Retype the entries word for word, starting at the line that contains "Ordering from nearest to farthest, how should" and stopping after the line that contains "the plaid shirt <".

#### [Task inputs]

------------------------

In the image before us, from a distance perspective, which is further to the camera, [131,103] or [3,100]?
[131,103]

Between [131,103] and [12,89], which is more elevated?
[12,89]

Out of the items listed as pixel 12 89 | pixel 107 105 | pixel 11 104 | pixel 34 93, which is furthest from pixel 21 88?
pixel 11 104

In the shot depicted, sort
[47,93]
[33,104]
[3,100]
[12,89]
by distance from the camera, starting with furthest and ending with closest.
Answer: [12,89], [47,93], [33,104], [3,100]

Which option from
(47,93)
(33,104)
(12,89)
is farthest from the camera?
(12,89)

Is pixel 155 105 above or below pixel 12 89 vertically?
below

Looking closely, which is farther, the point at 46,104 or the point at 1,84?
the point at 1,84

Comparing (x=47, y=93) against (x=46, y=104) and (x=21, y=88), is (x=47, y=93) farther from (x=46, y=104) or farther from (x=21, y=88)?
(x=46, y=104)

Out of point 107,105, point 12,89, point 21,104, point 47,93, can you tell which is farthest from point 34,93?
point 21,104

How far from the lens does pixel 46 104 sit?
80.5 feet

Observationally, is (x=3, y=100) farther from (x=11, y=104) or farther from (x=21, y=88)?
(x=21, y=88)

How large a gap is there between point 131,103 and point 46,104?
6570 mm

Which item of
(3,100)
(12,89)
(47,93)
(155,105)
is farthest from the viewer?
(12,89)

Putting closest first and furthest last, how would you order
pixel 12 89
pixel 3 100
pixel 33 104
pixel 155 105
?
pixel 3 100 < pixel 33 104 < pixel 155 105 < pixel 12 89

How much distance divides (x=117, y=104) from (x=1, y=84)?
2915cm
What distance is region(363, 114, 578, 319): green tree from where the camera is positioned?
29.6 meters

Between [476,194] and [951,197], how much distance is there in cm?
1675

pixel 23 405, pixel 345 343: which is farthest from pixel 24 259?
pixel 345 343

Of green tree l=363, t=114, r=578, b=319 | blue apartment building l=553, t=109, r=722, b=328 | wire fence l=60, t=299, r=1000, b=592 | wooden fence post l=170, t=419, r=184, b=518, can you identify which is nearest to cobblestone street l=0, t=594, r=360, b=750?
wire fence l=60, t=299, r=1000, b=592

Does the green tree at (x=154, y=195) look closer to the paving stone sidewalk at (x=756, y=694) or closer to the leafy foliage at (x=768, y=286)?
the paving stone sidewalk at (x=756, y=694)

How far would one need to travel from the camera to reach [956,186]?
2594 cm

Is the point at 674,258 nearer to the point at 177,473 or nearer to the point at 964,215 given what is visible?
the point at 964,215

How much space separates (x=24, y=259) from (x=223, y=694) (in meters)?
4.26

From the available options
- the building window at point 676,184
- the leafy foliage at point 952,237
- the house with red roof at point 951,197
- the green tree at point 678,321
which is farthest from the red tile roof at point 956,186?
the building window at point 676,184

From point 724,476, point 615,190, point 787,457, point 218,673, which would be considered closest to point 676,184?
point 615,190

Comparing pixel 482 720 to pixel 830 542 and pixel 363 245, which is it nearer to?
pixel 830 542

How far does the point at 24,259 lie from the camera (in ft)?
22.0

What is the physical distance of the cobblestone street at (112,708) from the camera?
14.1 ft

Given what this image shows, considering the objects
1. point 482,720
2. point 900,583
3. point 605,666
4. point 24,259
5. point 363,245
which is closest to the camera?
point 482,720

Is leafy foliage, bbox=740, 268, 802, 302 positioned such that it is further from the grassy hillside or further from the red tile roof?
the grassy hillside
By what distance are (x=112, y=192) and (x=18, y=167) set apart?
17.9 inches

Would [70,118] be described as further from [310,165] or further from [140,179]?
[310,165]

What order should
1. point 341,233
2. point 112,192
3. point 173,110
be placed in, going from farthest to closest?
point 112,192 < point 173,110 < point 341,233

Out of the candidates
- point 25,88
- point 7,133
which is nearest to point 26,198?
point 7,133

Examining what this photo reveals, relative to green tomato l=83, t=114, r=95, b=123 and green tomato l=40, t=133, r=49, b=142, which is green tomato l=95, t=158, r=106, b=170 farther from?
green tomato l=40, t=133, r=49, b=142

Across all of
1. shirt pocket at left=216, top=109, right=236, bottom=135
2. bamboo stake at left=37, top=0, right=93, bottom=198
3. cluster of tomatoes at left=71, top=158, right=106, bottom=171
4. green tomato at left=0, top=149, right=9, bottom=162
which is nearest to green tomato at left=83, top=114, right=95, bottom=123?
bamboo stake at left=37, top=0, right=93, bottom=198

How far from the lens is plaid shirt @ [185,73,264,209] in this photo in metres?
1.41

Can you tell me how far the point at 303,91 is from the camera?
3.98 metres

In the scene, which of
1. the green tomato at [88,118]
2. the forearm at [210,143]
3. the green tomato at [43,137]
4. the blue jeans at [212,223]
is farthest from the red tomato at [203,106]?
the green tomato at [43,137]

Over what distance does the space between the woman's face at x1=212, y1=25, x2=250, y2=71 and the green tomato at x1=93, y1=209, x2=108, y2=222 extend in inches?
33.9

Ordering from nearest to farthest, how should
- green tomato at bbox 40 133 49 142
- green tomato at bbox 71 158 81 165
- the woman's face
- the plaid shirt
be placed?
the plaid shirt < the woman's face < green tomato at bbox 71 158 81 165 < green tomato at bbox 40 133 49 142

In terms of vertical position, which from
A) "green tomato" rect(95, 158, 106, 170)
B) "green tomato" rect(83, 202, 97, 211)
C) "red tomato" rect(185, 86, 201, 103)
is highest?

------------------------

#### [Task response]
Ordering from nearest to farthest, how should
- green tomato at bbox 40 133 49 142
- green tomato at bbox 71 158 81 165
- the woman's face
- the plaid shirt
be placed?
the plaid shirt < the woman's face < green tomato at bbox 71 158 81 165 < green tomato at bbox 40 133 49 142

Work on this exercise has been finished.